======== Trecho do texto ========
Cresci ouvindo pessoas cantarem e tocarem em todos os ambientes, lugares e momentos. Carrego isso comigo na minha vida adulta de pediatra.

A Era de Ouro do Rádio brasileiro nos fez cantar em outras línguas:

  • italiano (idioma dos termos ensinados pela música culta ou erudita)
  • francês (até a primeira metade do século XX, inclusive nos sambas de Noel Rosa (1910-1937) e Wilson Baptista (1913-1968)
  • espanhol (por proximidade geográfica)
  • inglês (principalmente depois da 2ª Guerra Mundial e do boom da indústria fonográfica norte-americana e europeia).

Nenhum brasileiro é mais músico que outro, com exceção de João Gilberto (1931-2019), mais brasileiro do que qualquer outro brasileiro.

Depois de João e da Bossa Nova todo mundo canta: compositores, influencers, e não apenas os cantores.

João chegou fazia seu público e seus desconhecidos cantarem com espontaneidade, vontade, e sem vergonha da iniciativa. Como se vê pela escolha criteriosa e burilação de seu repertório, aliás.

Ele dizia que havia muita música boa para se cantar, quando era cobrado porque não “compunha mais”. Ufanista, recordava em seus shows os hinos cantados regularmente nas escolas:

Bandeira do Brasil, ninguém te manchará
Teu povo varonil
Isso não consentirá

Sem citar “ninguém aprende samba no colégio”, de Noel Rosa, cantava os sambas (fossem eles de escola de samba ou não).

Eu, como compositor, apesar de estar ciente de que o que tenho de mais relevante para mostrar são as minhas músicas (o que a voga houve por bem chamar de autoral), me arvorei a interpretar música dos outros, na língua dos outros com nosso sotaque musical e linguístico, com a cultura e o jeitinho brasileiros que temos de Carmen Miranda (1909-1955), o South American Way.

A profissão de médico me proporcionou conhecer muitas pessoas e regiões do país e do exterior, como pesquisador. Atuo em pesquisa – virologia, vacinas – e saúde dos povos originários.

Fui para lugares aonde ninguém vai (como a nave Enterprise da série de Gene Roddenberry (1921-1991), Jornada Nas Estrelas) e por isto não me convenço do argumento do “lugar comum”, para citar Gilberto Gil e João Donato (1934-2023), que ironizam a utopia de patriotismos e a “linguagem universal” da música. João Donato, grande companheiro de João Gilberto, inclusive, vem do Acre – que quase foi Bolívia, não Brasil.
======== Dados fornecidos ========
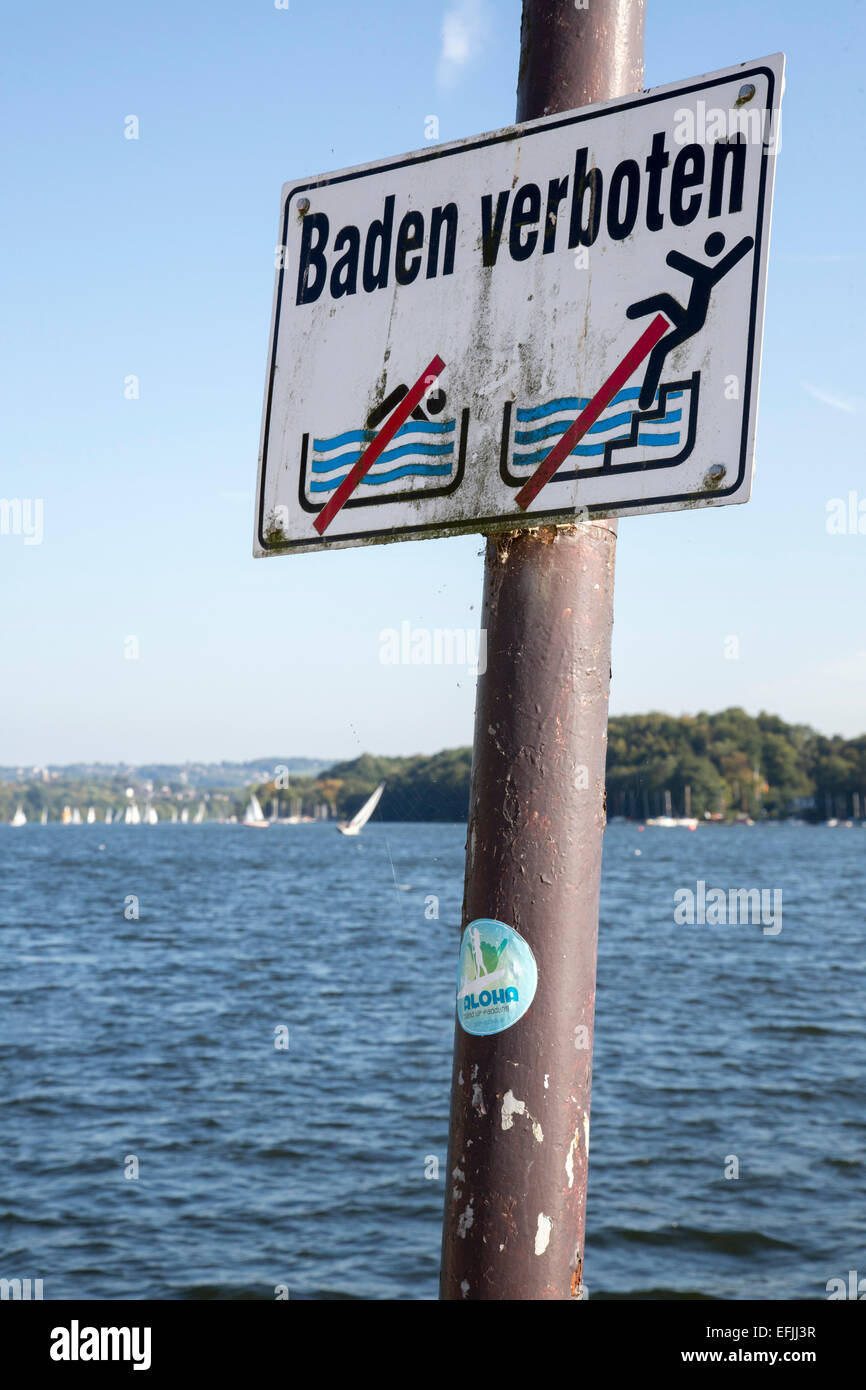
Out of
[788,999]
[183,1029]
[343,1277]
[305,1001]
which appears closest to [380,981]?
[305,1001]

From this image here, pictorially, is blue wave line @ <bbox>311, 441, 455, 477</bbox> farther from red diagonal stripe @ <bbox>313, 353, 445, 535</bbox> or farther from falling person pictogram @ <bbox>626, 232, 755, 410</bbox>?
falling person pictogram @ <bbox>626, 232, 755, 410</bbox>

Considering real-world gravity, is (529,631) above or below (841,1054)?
above

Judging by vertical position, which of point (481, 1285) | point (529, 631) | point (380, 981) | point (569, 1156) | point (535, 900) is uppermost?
point (529, 631)

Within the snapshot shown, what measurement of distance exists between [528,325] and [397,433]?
29cm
========
- [Tarefa A]:
Segundo o texto sobre música e canto no Brasil, por que os brasileiros cantavam em espanhol?
- [Tarefa B]:
Retome o texto sobre música e canto no Brasil a partir do ponto em que ele para.

- [Sua resposta A]:
Por proximidade geográfica.

- [Sua resposta B]:
Se nós mesmos, autores, não cantamos as nossas canções, não devemos esperar que alguém o faça. Eu, pelo menos, não tenho essa habilidade de autopromoção. Mas não resisti à minha paixão desbussolada pela música.

A partir do meu álbum Grandeza (2005) me permiti, como alguém que já tinha feito alguma coisa com suas canções, cantar as músicas dos outros.

Outros trabalhos que fui fazendo tiveram “covers”: Ta Shemá, o DVD A Lente Do Homem, Mané Mandou, As Luas De Marte (em parceria com Luiz Brasil) e Um Lado Meu Que Você Não Conhece (no qual convidei Dori Caymmi a mostrar em público o que faz no camarim: arranjos incríveis de violão e voz que ninguém nunca ouviu e que ele mesmo diz que fazem todo mundo chorar).

Dediquei projetos inteiros a repertórios brasileiros e norte-americanos, coisas que cantores poderiam fazer com mais qualidade e mais propriedade. Desses projetos, alguns tinham nomes bem parecidos uns com os outros para, seguindo a linha de Tom Zé, “explicar para confundir”: Someone Like You, Como Tu Ninguém, Somebody Like Me.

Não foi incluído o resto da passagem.